Il convient d’insister sur deux événements parce qu’ils représentent quelque chose de paradigmatique qui va au-delà de leur substance. Le 4 avril 2020, il était prévu de célébrer le début de la transformation de l’ancien Gauforum nazi de Weimar, sur place et avec un défilé à travers la ville. Le Gauforum accueillera l’exposition permanente «Travail forcé. Les Allemands, les travailleurs forcés et la guerre», élaborée conjointement par les mémoriaux de Buchenwald et de Mittelbau-Dora, en signe de contribution élémentaire à l’explication de l’une des plus grandes atrocités nazies. Ce n’est qu’en 1999 que ce crime a été officiellement reconnu comme tel par l’Allemagne. 20 millions de personnes ont été victimes de ce crime, administré par Fritz Sauckel, gauleiter de Thuringe et plénipotentiaire général pour la mobilisation de la main-d’œuvre. Avec le musée du Bauhaus, ouvert par la Klassik Stiftung en 2019, et le Neues Museum, réaménagé en même temps que celui-ci, l’exposition constituera la pierre angulaire du nouveau quartier des musées sur la modernité – ambivalente – de Weimar. Le fait que cette exposition batte en brèche de manière exhaustive l’histoire du «Gauforum», qu’elle voisine collégialement avec l’Office de l’administration du Land, également hébergé dans le «Gauforum», et qu’elle soit le fruit d’une coopération avec la Klassik Stiftung et la ville de Weimar, va parfaitement dans le sens de la «Déclaration de Thuringe» et de la devise «Endlich alles vorbei?». Elle lance un signal clair.

Après la célébration marquant le début du montage de l’exposition sur le travail forcé, la «Longue nuit» de la commémoration aurait commencé au Théâtre national allemand de Weimar. Il y a cinq ans – à l’occasion du 70e anniversaire de la libération de Buchenwald et Mittelbau-Dora – le Théâtre national allemand et la Fondation des Mémoriaux de Buchenwald et Mittelbau-Dora avaient conçu et organisé conjointement une «Longue nuit», qui était placée à l’époque sous la devise «Alles wieder gut?» (Tout va bien?) Plus de mille personnes, surtout des jeunes, avaient participé à cette manifestation – graves et joyeux, réfléchis et émus, s’encourageant à prendre position et à s’engager ouvertement.

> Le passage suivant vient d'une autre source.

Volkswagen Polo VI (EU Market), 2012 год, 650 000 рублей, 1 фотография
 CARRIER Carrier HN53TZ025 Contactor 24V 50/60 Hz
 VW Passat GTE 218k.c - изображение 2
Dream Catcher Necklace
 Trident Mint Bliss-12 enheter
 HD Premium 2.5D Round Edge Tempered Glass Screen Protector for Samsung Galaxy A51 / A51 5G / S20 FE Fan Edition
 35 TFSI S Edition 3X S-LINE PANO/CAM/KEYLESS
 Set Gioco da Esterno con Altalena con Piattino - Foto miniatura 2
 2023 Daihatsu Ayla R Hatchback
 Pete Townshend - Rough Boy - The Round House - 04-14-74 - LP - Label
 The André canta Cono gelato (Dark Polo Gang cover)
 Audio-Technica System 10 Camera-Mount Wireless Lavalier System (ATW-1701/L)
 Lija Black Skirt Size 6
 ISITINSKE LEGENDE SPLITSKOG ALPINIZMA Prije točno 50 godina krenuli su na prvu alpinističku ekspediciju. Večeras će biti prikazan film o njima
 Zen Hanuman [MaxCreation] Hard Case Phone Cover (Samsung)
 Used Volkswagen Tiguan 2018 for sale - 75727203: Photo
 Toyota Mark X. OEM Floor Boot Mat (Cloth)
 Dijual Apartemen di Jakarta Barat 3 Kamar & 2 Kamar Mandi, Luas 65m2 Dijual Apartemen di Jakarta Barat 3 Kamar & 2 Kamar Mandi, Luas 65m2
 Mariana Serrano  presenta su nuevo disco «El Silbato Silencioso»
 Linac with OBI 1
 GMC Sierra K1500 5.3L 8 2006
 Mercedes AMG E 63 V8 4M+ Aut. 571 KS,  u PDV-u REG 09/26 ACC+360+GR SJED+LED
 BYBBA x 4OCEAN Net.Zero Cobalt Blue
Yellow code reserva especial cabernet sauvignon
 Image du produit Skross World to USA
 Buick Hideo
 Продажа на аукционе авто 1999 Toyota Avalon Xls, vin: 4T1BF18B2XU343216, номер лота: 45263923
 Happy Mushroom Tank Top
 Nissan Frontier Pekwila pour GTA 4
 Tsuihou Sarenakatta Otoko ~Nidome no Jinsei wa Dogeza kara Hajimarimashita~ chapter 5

Une fois de plus, nous aurions souhaité utiliser ce nouveau format pour poursuivre notre travail, à savoir montrer qu’il faut prendre très au sérieux les événements commémoratifs dans leur caractère nécessairement rituel, mais éviter qu’ils ne s’y enlisent. Le souvenir ne peut être séparé de l’examen critique des tendances et potentiels inhumains de notre propre époque s’il doit être et rester crédible et efficace. En ce sens, nous sommes heureux que les sponsors et les donateurs de la Fondation – le Land de Thuringe et le gouvernement fédéral – aient accepté sans hésitation de rattraper le plus rapidement possible la rencontre avec les survivants, et qu’ils mettent à nouveau à disposition les fonds spéciaux prévus en 2020 pour l’organisation du 76e anniversaire de la libération en avril 2021 – afin de compenser au mieux ce qui n’a pu avoir lieu cette année.